Spiced pork belly with roasted root vegetable salad
Pork belly crackled up nicely, with a salad of roasted root veg.
Ingredients
- 800 g organic pork belly
- 2 cloves
- 0.25 tsp cinnamon
- 0.25 tsp nutmeg
- 3 juniper berries
- 40 g sea salt
- 1 medium organic sweet potato
- 2 organic parsnips
- 4 small organic beetroot
- 1 organic red onion
- 2 organic garlic cloves, halved
- 1 tsp wholegrain mustard
- 20 ml rapeseed oil
- 10 ml white wine vinegar
- 1 tsp honey
- 1 tbsp chopped sage
Details
- Cuisine: British
- Recipe Type: Main
- Difficulty: Easy
- Preparation Time: 150 mins
- Cooking Time: 90 mins
- Serves: 6
Step-by-step
- Score the skin of the pork with a sharp knife then turn and repeat in opposite direction. Crush cloves, juniper and mix with the salt and other spices and rub into the skin. Refrigerate for 2 hours or overnight
- Heat oven to 230C.
- Rub off the salt with kitchen paper and place in roasting tray skin side up and cook for 35 mins then lower the temperature to 130 degrees Celsius and cook for a further 50 mins.
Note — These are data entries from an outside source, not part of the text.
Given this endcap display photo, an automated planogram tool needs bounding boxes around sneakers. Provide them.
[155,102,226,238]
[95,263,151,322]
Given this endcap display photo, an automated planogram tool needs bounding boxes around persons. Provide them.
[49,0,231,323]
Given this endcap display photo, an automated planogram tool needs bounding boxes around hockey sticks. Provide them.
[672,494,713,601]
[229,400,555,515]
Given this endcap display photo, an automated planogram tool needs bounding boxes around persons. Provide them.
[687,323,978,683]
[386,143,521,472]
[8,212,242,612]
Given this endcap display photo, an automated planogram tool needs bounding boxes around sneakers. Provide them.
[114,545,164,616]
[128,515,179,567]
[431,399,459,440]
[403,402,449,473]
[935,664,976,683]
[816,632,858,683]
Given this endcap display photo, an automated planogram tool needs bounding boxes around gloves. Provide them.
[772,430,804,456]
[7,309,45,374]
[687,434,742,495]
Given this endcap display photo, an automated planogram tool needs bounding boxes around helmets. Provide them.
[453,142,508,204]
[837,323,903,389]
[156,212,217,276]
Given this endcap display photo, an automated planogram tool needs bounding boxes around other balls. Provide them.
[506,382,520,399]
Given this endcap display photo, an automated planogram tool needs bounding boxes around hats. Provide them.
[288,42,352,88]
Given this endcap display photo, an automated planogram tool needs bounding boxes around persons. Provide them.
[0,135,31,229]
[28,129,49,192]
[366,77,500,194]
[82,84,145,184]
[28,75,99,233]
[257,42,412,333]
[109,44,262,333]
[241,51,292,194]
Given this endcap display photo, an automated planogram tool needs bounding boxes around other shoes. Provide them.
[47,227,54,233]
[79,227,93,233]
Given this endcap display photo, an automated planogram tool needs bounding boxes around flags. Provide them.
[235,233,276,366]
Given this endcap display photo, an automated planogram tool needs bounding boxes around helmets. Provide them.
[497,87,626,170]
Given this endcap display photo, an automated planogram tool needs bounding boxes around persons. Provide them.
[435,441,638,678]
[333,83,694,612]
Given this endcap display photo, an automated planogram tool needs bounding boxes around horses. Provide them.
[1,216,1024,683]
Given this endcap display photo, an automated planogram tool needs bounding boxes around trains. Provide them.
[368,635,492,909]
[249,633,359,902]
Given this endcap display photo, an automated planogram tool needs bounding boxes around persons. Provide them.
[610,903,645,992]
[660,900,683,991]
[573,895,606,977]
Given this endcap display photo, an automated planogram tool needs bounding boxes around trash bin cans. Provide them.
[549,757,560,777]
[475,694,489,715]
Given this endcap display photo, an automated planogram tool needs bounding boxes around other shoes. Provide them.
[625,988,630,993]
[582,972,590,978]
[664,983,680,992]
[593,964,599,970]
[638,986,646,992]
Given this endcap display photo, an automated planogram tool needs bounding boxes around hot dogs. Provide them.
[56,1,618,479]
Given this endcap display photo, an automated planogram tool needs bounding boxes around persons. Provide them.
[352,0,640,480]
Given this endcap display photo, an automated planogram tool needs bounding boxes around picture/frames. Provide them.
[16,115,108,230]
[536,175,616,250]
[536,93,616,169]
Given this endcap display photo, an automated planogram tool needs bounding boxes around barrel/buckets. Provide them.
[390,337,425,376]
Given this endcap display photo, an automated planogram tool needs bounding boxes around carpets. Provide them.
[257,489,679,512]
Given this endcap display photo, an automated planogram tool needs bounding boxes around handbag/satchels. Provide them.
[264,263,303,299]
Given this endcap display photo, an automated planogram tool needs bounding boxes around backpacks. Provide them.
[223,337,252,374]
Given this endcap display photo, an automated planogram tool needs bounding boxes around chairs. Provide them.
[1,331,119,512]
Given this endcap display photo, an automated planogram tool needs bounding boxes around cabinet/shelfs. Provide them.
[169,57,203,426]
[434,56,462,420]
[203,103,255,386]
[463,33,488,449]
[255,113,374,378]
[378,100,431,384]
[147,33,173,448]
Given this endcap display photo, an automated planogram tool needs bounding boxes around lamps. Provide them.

- To make the salad, peel and cut the veg into bite size pieces. Heat a medium size roasting tray over medium heat and drizzle with a little oil. Add the veg and colour all over for about 4-5 mins.
- Season with salt and pepper and place in the oven for about 20-25 minutes. Mix the dressing ingredients together and mix through the veg while warm and serve.
- Serve with some apple sauce on the side.